My Interview With Ron Paul

He's a presidential hopeful who understands the benefits of limited government.

ByABC News
December 12, 2007, 11:43 AM

Dec. 12, 2007 — -- Over the last few months, I've received hundreds of e-mails from people asking me to interview Republican presidential candidate Ron Paul, so I did.

It's refreshing to interview a politician who doesn't mince words. It's even more refreshing to interview one who understands the benefits of limited government.

Here, then, is the first in a series of columns on my talk with Ron Paul. Some of Paul's answers are shortened.

What should government do?

Ron Paul: Protect our freedoms. Have a strong national defense. Look at and take care of our borders. Have a sound currency.
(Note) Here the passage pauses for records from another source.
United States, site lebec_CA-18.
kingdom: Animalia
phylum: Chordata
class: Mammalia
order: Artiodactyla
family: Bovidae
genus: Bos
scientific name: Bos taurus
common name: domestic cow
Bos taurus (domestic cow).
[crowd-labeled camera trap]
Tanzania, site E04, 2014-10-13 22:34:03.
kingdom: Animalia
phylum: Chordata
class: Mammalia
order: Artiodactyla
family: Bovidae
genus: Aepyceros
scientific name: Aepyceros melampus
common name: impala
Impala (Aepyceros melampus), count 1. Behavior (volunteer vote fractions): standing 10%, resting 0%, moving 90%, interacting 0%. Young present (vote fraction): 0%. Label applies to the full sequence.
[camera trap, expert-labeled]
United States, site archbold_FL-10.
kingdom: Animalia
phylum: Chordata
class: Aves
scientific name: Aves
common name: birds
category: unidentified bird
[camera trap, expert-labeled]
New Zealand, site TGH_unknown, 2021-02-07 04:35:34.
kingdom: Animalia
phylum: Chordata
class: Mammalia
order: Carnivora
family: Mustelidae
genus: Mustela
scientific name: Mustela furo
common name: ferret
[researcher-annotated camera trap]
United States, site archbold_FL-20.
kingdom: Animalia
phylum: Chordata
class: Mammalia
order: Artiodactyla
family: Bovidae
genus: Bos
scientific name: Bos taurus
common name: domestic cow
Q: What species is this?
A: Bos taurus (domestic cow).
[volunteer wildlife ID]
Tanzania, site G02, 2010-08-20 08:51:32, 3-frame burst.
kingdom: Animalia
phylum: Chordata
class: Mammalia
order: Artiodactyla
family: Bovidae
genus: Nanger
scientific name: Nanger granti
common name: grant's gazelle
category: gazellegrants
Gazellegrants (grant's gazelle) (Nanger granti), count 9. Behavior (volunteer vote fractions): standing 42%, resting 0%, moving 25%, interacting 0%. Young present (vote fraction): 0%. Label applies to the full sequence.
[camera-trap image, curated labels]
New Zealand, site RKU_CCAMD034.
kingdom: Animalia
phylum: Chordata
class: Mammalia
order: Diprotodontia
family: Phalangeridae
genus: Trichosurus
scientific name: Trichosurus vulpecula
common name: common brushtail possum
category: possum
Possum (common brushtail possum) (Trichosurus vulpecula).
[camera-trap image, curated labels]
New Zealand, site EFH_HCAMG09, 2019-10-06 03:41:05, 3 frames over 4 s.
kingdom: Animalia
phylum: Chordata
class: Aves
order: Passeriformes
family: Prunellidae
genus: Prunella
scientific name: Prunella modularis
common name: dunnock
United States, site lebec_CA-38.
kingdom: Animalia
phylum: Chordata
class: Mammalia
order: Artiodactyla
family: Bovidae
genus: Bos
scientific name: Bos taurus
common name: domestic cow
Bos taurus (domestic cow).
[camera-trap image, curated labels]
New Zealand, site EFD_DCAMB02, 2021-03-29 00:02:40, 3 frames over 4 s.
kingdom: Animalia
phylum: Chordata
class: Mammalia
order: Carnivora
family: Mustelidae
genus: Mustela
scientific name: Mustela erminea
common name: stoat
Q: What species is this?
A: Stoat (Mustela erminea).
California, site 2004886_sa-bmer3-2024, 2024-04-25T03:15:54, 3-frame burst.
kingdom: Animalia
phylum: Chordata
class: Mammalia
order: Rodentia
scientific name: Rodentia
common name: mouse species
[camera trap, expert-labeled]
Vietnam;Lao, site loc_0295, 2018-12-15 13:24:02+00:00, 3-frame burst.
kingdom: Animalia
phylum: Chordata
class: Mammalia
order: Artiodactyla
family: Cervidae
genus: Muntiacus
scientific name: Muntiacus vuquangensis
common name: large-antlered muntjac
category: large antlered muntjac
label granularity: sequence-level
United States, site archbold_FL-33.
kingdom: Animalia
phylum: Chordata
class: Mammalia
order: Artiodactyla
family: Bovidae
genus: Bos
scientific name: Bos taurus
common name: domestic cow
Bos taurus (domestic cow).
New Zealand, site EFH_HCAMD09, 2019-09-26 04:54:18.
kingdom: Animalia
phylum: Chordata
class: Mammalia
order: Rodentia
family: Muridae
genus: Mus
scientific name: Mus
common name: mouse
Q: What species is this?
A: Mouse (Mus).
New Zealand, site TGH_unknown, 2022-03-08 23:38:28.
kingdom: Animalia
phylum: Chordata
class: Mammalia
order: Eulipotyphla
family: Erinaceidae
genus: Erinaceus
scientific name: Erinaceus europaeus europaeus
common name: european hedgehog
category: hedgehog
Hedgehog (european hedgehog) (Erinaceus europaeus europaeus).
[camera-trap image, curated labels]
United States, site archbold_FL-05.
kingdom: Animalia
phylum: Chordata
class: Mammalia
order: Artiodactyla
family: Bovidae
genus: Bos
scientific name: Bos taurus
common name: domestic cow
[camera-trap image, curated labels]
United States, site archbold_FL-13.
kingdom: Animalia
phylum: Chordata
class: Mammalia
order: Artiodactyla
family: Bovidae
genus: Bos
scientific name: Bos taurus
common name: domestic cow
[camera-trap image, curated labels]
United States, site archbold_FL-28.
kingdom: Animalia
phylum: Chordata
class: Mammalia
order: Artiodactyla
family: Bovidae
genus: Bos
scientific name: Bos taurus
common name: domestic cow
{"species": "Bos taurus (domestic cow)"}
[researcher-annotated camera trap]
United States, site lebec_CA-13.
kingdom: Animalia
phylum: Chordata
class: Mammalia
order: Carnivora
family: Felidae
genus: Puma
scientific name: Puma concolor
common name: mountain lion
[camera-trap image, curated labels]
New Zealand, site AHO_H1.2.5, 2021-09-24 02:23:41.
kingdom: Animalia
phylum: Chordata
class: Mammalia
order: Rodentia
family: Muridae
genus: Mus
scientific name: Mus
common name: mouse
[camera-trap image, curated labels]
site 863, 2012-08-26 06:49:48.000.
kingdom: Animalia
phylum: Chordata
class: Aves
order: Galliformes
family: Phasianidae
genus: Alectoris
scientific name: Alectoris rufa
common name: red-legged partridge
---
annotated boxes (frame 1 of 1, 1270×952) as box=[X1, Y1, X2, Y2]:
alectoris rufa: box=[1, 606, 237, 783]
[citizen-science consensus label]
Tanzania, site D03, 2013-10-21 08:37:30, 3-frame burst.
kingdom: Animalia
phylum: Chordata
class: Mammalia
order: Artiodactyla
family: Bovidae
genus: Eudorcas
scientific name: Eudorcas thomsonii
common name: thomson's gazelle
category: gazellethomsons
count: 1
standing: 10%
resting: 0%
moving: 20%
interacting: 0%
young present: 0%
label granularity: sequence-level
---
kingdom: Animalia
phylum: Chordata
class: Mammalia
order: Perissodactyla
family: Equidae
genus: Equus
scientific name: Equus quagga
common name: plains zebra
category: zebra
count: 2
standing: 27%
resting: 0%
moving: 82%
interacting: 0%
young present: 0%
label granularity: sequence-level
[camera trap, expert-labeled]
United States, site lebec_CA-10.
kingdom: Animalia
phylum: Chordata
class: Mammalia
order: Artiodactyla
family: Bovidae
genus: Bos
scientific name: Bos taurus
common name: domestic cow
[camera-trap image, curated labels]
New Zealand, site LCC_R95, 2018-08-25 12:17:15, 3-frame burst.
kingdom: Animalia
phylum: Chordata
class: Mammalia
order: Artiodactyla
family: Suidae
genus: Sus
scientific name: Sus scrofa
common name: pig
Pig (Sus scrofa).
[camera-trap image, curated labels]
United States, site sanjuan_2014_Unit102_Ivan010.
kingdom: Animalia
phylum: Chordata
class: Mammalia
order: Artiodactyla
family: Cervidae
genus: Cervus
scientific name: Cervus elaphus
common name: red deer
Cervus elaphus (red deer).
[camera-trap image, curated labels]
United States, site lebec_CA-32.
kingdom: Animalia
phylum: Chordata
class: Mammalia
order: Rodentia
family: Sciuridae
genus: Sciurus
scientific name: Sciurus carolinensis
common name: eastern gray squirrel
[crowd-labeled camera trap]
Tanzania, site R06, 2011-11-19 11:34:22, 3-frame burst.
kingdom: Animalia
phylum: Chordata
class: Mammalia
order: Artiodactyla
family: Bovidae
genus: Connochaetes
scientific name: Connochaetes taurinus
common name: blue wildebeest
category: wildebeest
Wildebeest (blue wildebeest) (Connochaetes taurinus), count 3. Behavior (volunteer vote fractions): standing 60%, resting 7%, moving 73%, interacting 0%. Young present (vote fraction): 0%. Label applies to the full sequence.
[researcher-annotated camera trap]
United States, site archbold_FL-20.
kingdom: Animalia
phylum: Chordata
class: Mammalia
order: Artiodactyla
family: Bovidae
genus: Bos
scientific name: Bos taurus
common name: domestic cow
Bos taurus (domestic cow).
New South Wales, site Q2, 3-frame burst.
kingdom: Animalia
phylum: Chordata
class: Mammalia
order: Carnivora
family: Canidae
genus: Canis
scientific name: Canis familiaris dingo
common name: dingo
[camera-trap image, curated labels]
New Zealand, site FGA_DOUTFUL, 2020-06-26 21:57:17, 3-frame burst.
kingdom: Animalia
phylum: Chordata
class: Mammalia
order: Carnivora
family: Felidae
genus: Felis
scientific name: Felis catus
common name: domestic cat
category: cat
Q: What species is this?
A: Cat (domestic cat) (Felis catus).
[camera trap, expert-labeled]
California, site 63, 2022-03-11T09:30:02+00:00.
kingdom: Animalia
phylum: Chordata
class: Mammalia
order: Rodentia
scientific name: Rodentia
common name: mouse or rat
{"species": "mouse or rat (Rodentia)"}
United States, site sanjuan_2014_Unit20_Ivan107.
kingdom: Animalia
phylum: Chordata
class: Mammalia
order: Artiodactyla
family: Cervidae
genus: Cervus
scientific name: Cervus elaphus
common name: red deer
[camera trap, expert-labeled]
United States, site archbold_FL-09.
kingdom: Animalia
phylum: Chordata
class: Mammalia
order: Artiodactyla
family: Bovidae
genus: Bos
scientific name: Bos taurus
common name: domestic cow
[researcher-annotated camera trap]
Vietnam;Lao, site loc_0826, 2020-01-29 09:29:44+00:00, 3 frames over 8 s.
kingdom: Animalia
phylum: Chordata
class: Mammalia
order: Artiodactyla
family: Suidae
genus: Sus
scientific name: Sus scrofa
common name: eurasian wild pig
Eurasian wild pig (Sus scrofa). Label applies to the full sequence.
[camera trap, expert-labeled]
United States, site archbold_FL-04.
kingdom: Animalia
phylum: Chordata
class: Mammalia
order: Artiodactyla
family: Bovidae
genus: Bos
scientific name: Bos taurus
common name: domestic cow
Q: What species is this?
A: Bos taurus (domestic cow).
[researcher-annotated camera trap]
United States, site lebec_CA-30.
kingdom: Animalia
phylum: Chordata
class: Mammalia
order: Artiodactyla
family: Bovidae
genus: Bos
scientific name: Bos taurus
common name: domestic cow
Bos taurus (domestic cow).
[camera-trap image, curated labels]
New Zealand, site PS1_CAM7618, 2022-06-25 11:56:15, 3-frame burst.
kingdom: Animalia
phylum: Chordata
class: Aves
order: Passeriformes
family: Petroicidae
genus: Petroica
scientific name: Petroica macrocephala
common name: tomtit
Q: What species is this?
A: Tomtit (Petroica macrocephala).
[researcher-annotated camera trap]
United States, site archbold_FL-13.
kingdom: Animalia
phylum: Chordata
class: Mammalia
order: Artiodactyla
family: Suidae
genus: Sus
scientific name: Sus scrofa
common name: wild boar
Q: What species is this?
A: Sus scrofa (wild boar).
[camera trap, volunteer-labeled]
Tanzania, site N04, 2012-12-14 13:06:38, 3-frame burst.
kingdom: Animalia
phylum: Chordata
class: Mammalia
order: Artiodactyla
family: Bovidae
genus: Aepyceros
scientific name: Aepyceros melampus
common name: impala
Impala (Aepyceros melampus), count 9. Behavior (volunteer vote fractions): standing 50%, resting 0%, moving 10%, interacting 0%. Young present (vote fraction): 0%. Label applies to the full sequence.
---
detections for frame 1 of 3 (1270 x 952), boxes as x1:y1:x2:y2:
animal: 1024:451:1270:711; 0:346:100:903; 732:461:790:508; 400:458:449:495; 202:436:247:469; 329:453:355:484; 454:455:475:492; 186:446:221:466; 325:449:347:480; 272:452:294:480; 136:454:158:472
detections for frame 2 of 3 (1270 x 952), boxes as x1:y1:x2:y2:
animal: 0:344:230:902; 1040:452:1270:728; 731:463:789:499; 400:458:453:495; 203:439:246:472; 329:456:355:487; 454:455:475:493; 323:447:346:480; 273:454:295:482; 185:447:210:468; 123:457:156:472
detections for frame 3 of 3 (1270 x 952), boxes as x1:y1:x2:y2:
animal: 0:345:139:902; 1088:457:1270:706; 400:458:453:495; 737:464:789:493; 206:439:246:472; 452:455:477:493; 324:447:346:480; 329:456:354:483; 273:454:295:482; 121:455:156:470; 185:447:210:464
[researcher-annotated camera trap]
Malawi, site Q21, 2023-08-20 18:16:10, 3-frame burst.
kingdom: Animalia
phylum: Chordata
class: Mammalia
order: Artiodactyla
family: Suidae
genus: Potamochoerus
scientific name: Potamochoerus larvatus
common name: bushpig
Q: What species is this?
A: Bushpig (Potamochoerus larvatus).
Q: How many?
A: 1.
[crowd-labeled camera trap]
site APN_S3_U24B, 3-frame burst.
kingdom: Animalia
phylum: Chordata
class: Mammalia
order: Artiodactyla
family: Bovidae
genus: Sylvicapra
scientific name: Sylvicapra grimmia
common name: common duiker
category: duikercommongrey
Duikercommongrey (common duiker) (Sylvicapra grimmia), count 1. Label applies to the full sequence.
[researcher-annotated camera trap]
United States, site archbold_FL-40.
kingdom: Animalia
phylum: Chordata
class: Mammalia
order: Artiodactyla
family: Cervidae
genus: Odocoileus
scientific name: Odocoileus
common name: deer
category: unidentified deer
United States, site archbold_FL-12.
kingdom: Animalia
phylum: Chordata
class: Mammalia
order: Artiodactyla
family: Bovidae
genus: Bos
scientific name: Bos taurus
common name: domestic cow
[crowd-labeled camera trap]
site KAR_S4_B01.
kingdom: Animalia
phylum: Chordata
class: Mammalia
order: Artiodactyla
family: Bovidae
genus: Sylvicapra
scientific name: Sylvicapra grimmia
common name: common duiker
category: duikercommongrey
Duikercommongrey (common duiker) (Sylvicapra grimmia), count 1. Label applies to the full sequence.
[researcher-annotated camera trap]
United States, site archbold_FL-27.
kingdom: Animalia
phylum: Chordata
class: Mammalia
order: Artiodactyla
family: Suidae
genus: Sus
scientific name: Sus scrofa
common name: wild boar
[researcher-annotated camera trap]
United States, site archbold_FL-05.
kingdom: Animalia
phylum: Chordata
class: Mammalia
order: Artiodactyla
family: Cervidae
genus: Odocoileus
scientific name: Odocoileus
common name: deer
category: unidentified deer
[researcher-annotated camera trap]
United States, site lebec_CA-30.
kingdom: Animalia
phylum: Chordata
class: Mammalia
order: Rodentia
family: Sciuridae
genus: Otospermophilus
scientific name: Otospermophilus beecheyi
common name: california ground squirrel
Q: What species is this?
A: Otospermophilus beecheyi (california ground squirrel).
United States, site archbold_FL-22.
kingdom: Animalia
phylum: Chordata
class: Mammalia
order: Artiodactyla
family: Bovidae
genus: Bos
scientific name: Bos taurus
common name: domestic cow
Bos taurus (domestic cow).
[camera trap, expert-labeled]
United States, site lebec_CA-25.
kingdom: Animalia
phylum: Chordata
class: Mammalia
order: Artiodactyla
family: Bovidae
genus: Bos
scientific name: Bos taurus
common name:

That was the responsibility of the federal government, not to run our lives and run everything in the economy and extend the interstate-commerce clause and the general-welfare clause to do anything they want to do.

So defense, the military, police forces enforce contracts, and that's about it?

That's it. We would have a court system to enforce contracts, and when people do harm to others, when they take property or injure property, or pollute a neighbor's air, I think there's a role for government to protect our environment through private-property rights.

So keep us safe, enforce contracts, run the courts, pollution rules and otherwise butt out? Leave us alone?

Basically that, which would mean if I'm elected, I should immediately take a pay cut. You know, because I wouldn't have so much to do.

The Department of Education. You'd get rid of it?

Yes. We don't need it.

How will people get educated?

We might get better education. The evidence shows, since the 1950s, since the federal government's gotten involved, the quality of education has gone down, and the cost has gone up.

The federal government should have no role?

There's no authority for it, and they've proved themselves inefficient. The one city they're totally in charge of is Washington, D.C. Thirteen thousand dollars a year per student. They have more guns, more drugs, more violence. So there's no evidence that the government can do a very good job.